→ SUPPLIED PASSAGE
----------

Training/evaluation code is not included here. BLT runs can be reproduced with the BLT repository.

2. Power Laws (`power_laws/`)

Both fitting scripts discover corresponding CSVs in result_csv/ matching --prefix. They write a human-readable *.txt report and a machine-readable *.json of fitted coefficients next to themselves in power_laws/.

2.1 Power Law I: Optimal Data and Parameters

File: power_laws/fit_power_law_data_parameters.py

Fits the two power laws

B*(C, T) = B_0 · C^alpha   · T^beta
N*(C, T) = N_0 · C^alpha_N · T^beta_N

where C is compute budget, T is compression rate, B* is optimal data (bytes) and N* is optimal parameters. Per-(C, T) optima are taken from the polynomial paraboloid fit to each isoFLOP CSV (see plot_utils.load_optimal_results). Fitting is done in log space with BFGS using 2197-point grid multi-start, with standard errors and 95% CIs from the Hessian.

Usage:

python power_laws/fit_power_law_data_parameters.py [csv_files ...] \
    --prefix blt_entropy \
    --consider-global-parameters \
    [--approximated-compute] [--dataset c4]

Working example (auto-discovers all blt_entropy_*e*_results.csv):

python power_laws/fit_power_law_data_parameters.py --consider-global-parameters

Arguments:

csv_files — explicit list of CSVs. If omitted, files matching --prefix are auto-discovered.
--prefix — CSV prefix used for auto-discovery (default blt_entropy; use isotropic for BPE).
--consider-global-parameters — count parameters of the global (i.e., excluding encoder, decoder, embeddings) transformer only. Used for all paper results.
--approximated-compute — replaces the file-budget C with C* = 6·B·N/T (requires --consider-global-parameters). Useful for sanity-checking the budget assumption.
--dataset — evaluation column to use for selecting optima (default c4).

Outputs (in power_laws/):

<prefix>_power_law_fit_report[ _approximated_global_compute].txt — fit summary, CIs, R².
<prefix>_power_law_params[ _approximated_global_compute].json — {B_optimal_data: {B_0, alpha, beta}, N_optimal_params: {N_0, alpha, beta}}.

----------

→ COLLECTED DATA
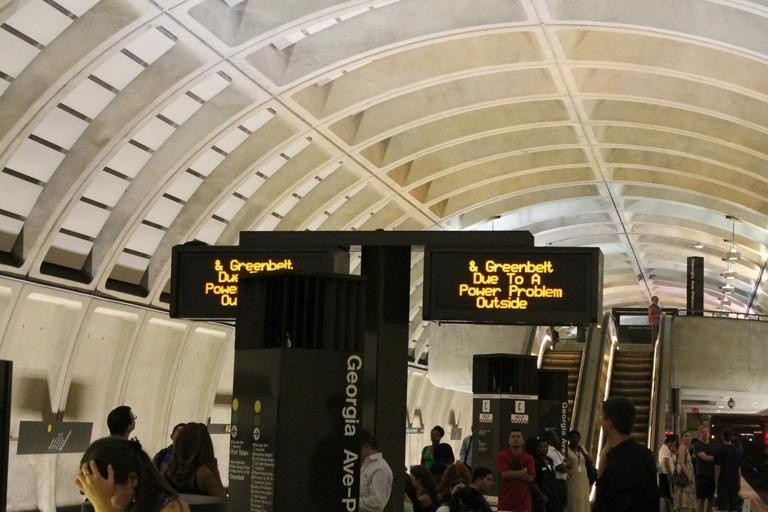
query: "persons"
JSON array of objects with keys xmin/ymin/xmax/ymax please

----------

→ INSTRUCTION 1
In the power-law fitting documentation, which optimization method fits Power Law I in log space?
→ INSTRUCTION 2
Write the next part of the power-law fitting documentation, picking up after its last line.
The listing can be set aside; nothing asked here depends on it.

→ TASK ANSWER 1
BFGS, using a 2197-point grid multi-start.

→ TASK ANSWER 2
2.2 Power Law II: Optimal Loss vs. Compression

File: power_laws/fit_power_law_compression_rate.py

Jointly fits a scaling law for loss given compression and compute budget. Three residual variants are selectable:

compute-dependent-t (default): L(C,T) = G·C^gamma + F·log(C^delta · T / T_0)^2 + E
constant-t: L(C,T) = G·C^gamma + F·log(T / T_0)^2 + E
intercept: L(C,T) = G·C^gamma + E

The optional --two-stage variant first fits G·C^gamma with rate-specific intercepts F_T, then fits the residual model to the residuals.

Usage:

python power_laws/fit_power_law_compression_rate.py [csv_files ...] \
    --prefix blt_entropy \
    [--two-stage] \
    [--residual-model {compute-dependent-t,constant-t,intercept}] \
    [--dataset c4]

Working example:

python power_laws/fit_power_law_compression_rate.py --two-stage

Arguments:

csv_files, --prefix, --dataset — as in §2.1.
--two-stage — two-stage fit producing per-rate F_T intercepts.
--residual-model — selects the optimal-loss formula above.

3. Visualizations (`plots/`)

3.1 Plot Heatmap (Loss vs. _ and Compression)

Use plots/plot_compression_heatmap.py to create a heatmap (or contour) showing validation loss for configurations of compression (x-axis) and _ (bytes-per-parameter, data, parameters, or all of them) on y-axis. Fits a paraboloid and saves PDF.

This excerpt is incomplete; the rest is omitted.